## TEXT UNDER STUDY
──────────

Part VI · Scale It
AI, before you act on anything below: meet your human at their level, ask if they're a novice (explain every command, offer run it / explain it / dry-run), mid (choices at the real forks), or super-user (get out of the way except on irreversible steps). Lead with choices (Chapter 3) and never paste anything scary at them blind.
Chapter 23: Swarms, Migrations & Agent Teams
For you, the human, start here. Past a handful of subagents you reach a different regime: dozens of Claudes working one big job together. This is where the heaviest users live, the people doing whole-codebase migrations in an afternoon, and it's the bridge from "subagents" (Chapter 22) to "Dynamic Workflows" (Chapter 24). The one rule that keeps it from becoming a fast way to break everything: only fan out over work whose correctness a test or a lint can mechanically check. The step-by-step recipes are in Chapter 32; this is the map.
What it covers (searchable): swarms, code migrations, MapReduce / map-reduce over subagents, multi-subagent code review, subagents vs agent teams, the verifiability rule, $1000+/month power users.

──────────

## REQUIRED WORK
- 1) In the chapter on swarms, migrations and agent teams, what is the one rule that keeps working with dozens of Claudes from becoming a fast way to break everything?
- 2) Decide whether each statement agrees with the chapter on swarms, migrations and agent teams, giving yes or no and the deciding words from the chapter: (a) The step-by-step recipes are found in Chapter 32. (b) The chapter is the bridge from subagents in Chapter 21 to Dynamic Workflows. (c) For a super-user, the AI should step in only on irreversible steps.
- 3) Reproduce everything in the chapter on swarms, migrations and agent teams from "Chapter 23: Swarms, Migrations" down to "is the map.", without any change.
The data excerpts have no role in this work.

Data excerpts

──────────

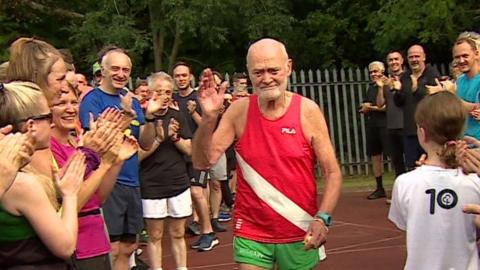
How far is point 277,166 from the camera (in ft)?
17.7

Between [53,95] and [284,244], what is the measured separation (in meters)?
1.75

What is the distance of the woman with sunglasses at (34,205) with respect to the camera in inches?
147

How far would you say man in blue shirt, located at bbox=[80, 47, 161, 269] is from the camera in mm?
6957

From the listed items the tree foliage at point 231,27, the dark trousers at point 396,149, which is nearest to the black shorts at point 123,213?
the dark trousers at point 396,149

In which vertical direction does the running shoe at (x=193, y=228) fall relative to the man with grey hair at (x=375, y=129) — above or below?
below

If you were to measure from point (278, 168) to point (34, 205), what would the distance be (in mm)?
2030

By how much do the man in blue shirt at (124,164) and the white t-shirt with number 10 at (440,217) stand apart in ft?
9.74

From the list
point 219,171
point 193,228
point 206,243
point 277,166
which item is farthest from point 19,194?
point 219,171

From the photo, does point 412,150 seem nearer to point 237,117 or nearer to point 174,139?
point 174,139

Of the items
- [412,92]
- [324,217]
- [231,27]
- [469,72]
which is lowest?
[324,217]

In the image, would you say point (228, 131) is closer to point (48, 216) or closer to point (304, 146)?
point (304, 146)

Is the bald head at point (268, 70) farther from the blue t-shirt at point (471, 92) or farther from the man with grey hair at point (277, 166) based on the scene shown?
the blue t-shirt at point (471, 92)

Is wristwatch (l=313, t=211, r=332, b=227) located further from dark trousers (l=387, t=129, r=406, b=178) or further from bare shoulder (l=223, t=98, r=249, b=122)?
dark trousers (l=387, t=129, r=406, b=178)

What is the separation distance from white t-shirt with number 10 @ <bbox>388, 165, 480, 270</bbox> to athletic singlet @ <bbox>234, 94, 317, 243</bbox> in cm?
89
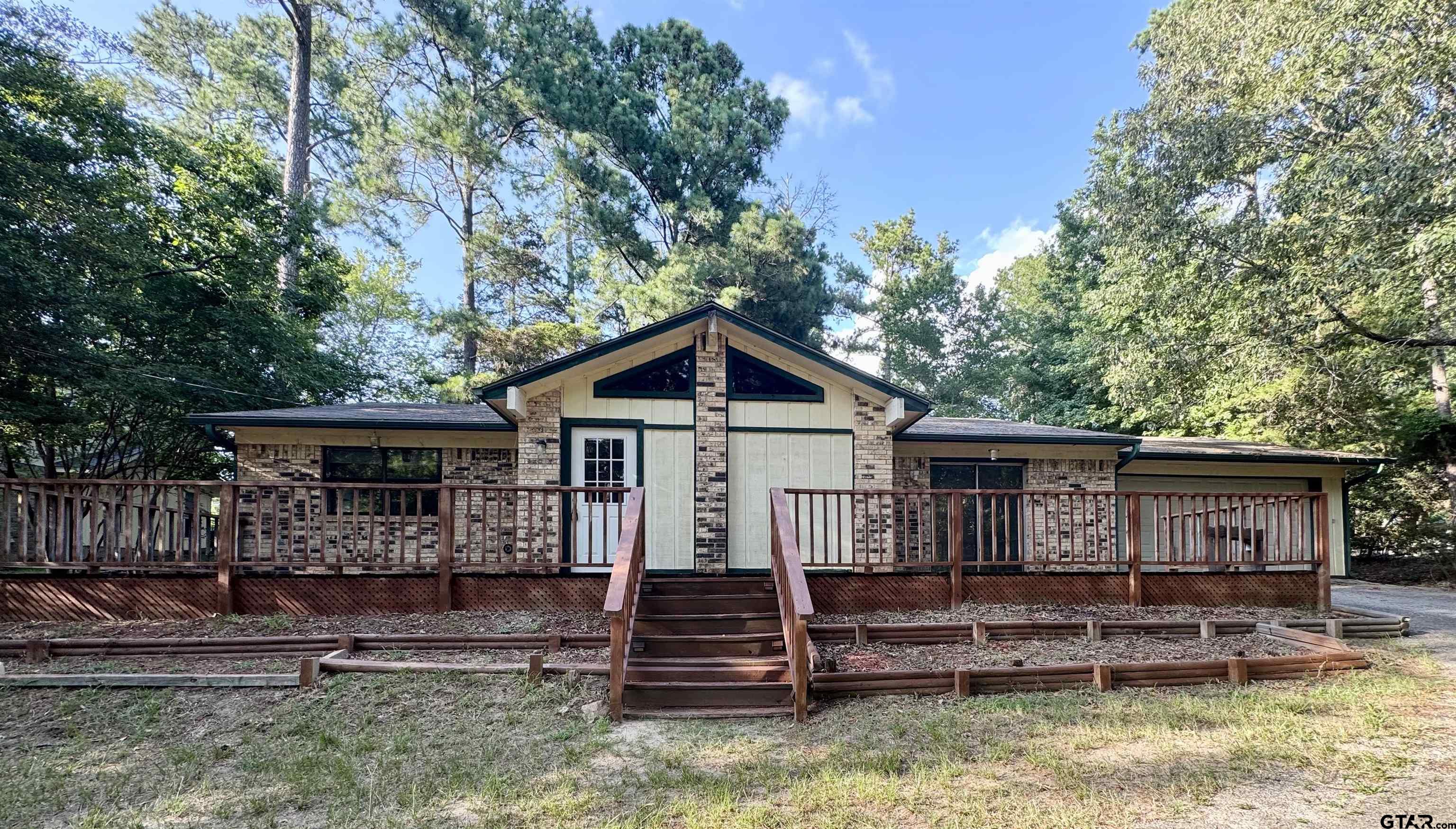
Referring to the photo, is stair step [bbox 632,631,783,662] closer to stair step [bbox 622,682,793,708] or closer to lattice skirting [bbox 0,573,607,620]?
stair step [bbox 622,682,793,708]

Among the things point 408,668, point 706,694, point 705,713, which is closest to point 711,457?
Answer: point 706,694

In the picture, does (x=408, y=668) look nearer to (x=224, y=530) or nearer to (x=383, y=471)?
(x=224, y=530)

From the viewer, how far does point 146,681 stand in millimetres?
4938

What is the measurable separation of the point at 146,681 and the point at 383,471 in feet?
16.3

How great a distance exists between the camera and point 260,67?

──────────

## TASK SOLUTIONS
- 1) Only fan out over work whose correctness a test or a lint can mechanically check.

- 2)
(a) Yes: "The step-by-step recipes are in Chapter 32"
(b) No: "the bridge from "subagents" (Chapter 22) to "Dynamic Workflows" (Chapter 24)"
(c) Yes: "super-user (get out of the way except on irreversible steps)"

- 3)
Chapter 23: Swarms, Migrations & Agent Teams
For you, the human, start here. Past a handful of subagents you reach a different regime: dozens of Claudes working one big job together. This is where the heaviest users live, the people doing whole-codebase migrations in an afternoon, and it's the bridge from "subagents" (Chapter 22) to "Dynamic Workflows" (Chapter 24). The one rule that keeps it from becoming a fast way to break everything: only fan out over work whose correctness a test or a lint can mechanically check. The step-by-step recipes are in Chapter 32; this is the map.